The management regularly review their credit monitoring and control procedures, to ensure that they are efficient and effective however they seek to further strengthen the credit underwriting processes. 

The Company to enhance its digital footprints in underwriting and is in process of implementing straight through processing for the salaried segment through a rule based engine and enhancing core capabilities for the self-employed segment.
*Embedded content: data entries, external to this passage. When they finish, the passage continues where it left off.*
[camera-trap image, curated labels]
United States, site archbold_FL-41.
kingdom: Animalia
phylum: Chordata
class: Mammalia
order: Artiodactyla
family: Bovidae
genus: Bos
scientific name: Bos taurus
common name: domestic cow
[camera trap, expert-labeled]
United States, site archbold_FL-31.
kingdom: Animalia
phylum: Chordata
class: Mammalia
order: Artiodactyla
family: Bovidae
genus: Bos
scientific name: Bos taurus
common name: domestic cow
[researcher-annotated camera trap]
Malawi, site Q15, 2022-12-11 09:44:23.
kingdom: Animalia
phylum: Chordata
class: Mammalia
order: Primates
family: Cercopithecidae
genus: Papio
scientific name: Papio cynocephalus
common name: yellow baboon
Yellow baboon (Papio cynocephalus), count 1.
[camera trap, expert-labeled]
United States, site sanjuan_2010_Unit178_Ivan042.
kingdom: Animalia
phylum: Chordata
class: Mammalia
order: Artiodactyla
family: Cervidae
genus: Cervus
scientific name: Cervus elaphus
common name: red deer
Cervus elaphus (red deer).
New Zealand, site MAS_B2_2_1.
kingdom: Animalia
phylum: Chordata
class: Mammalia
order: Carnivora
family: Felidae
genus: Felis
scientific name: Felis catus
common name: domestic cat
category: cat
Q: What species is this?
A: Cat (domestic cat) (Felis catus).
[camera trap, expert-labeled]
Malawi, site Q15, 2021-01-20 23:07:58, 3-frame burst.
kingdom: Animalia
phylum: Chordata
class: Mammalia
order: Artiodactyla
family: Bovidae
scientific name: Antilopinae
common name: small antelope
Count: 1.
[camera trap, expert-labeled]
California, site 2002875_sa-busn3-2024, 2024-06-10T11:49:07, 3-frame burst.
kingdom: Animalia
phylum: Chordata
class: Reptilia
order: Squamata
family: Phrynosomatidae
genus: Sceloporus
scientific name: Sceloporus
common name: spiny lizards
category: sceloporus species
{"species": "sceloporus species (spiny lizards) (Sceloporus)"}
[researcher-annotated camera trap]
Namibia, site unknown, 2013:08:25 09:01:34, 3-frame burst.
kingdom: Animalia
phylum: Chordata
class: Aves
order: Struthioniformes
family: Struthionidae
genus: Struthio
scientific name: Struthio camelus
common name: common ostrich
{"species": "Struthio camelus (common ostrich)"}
Buy for a target price of Rs 437 apiece

Buy for a target price of Rs 437 apiece

The brokerage firm said, "We expect AUM growth to moderate and be in the range of 8%-10% over FY23-24E on account of the shrinking wholesale loan book and credit costs to remain elevated. PNBHFL's cautious stance on lending towards corporates and continued focus on maintaining excess liquidity provides comfort. We have pegged a multiple of 0.6(x) to FY 24E ABV & arrived at a fair value of Rs 437 per share. We have a "BUY" rating on the stock."

Key Risks

Key Risks

  • Inability to grow in the higher ticket size.
  • Inability to meet obligations, including financial and other covenants under debt financing. 
  • Higher than expected slippages from the early buckets.
  • Significant AUM concentration.
Disclaimer

Disclaimer

The stock has been picked from the brokerage report of Anand Rathi. Greynium Information Technologies, the Author, and the respective Brokerage House are not liable for any losses caused as a result of decisions based on the article. Goodreturns.in advises users to check with certified experts before making any investment decision.